According to the International Organization for Migration, 171,635 migrants crossed the Mediterranean and entered the European continent. Some people claimed that most people arriving by boat were economic migrants, discontent with the opportunities available to them in their home countries, who had arrived in Europe simply to find a better job.
Granted, it is hard to disentangle “refugees” from “migrants.” But a closer look at the data shows that the vast majority of people arriving by boat are fleeing from war-torn countries and persecution – economic opportunism is not the force driving migration across the Mediterranean. The Economist demonstrated that 75% of illicit arrivals by sea are from countries that usually obtain legal protection under international law. In fact, in Greece, “81% of those migrants [arriving from the sea] entering Greece can expect to receive refugee status or some other form of protection in the EU.”

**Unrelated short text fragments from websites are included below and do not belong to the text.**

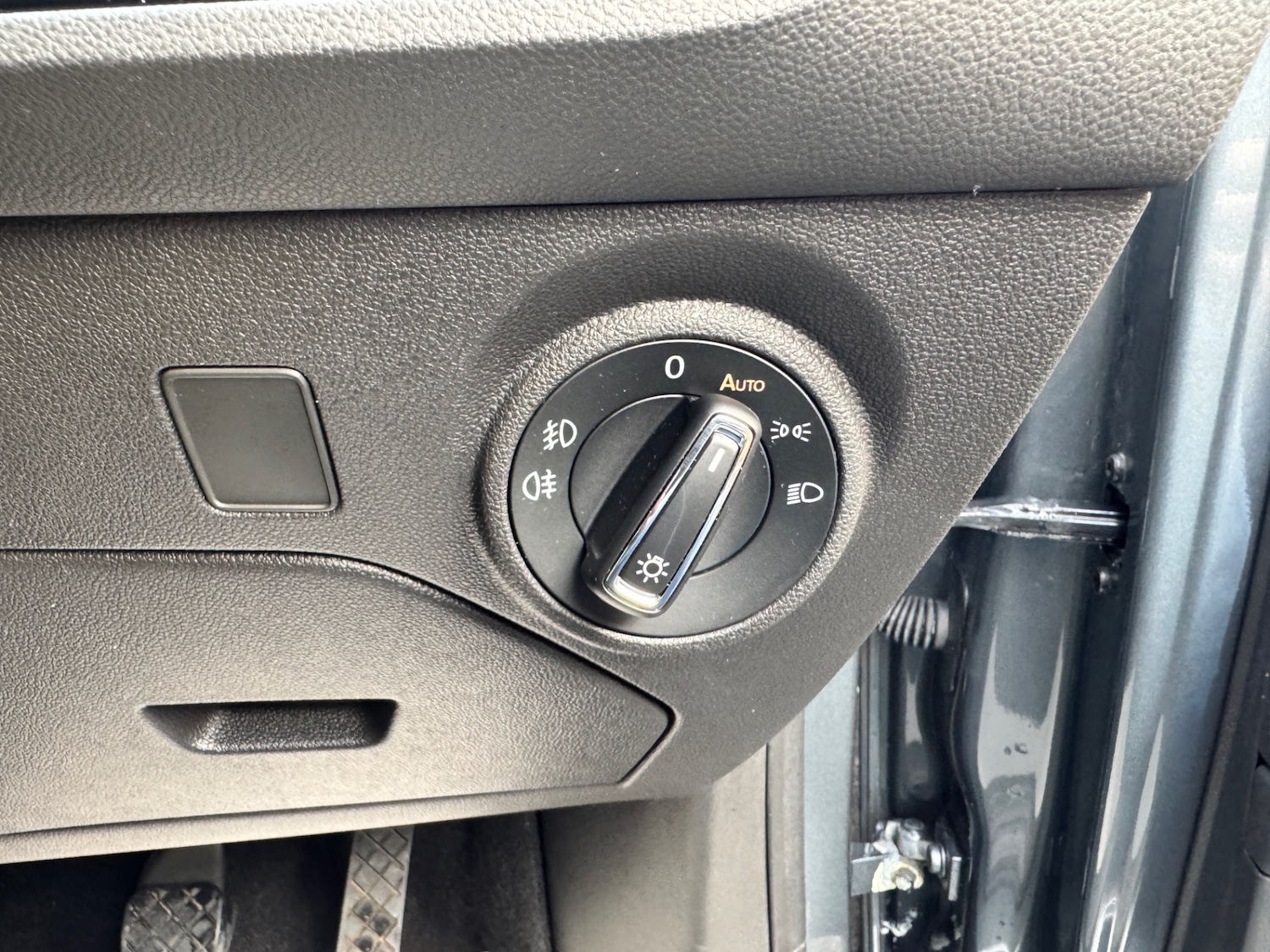 Used SEAT Leon 2017 for sale - 76407716: Photo 15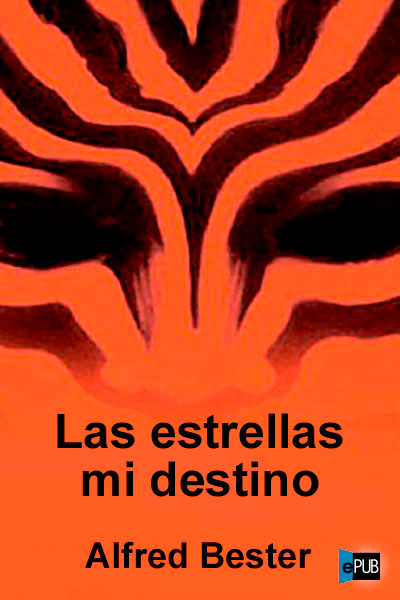 descargar libro Las Estrellas mi destino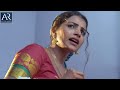 Oye Pilla Movie Scenes 12 Tamil Dubbed Telugu Movie TeluguOnlineMasti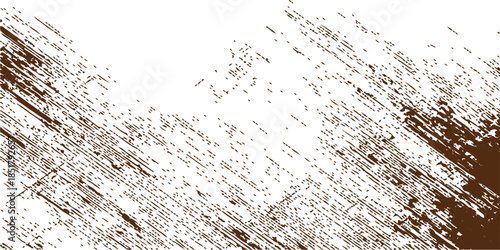 Blank vintage aged stone surface with a rough abstract grunge texture and light gray paint pattern on an old concrete cement wall backdrop providing space for designBlank vintage aged stone surface wi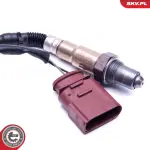 ESEN SKV Lambda andur 09SKV911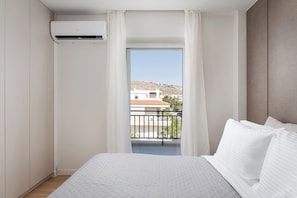 Glyfada Prime Living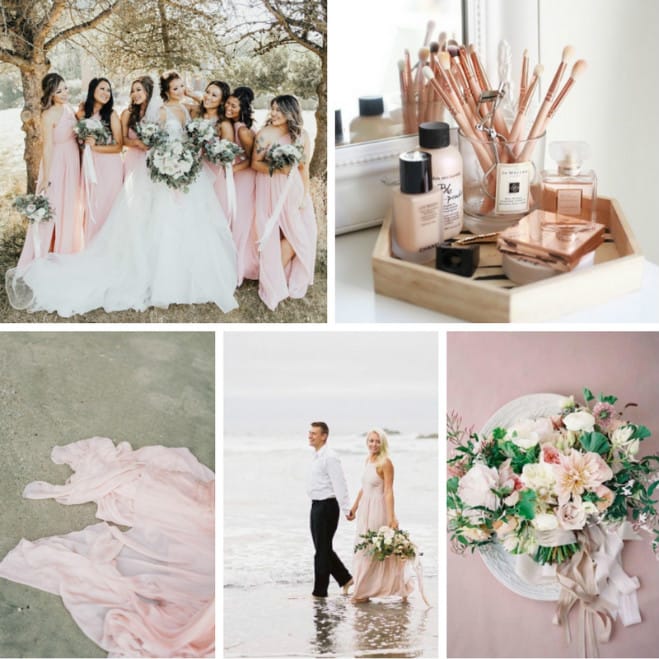 field/seattlebridemagcom239elwb01blackmeshcom/image/SEA_7_0.jpg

It’s also important to remember that there are many other forms of legal protection beyond refugee status. There are also “subsidiary protections” and “humanitarian protections.” These apply to individuals who may not have sufficient legal grounds for refugee status, but reasons exist to believe that they need international humanitarian protections.
Even in Australia, 70 – 100% of people arriving by boat were found to be refugees. Ultimately, the Refugee Council of Australia notes that the simplistic categorization of sea-borne arrivals as “refugees” or “economic migrants” is damaging: “Some people may fear persecution, but they don’t have enough evidence for their claims. The Government may also think they can move to a safe area within their home countries. The situation may have changed as well in their home countries.”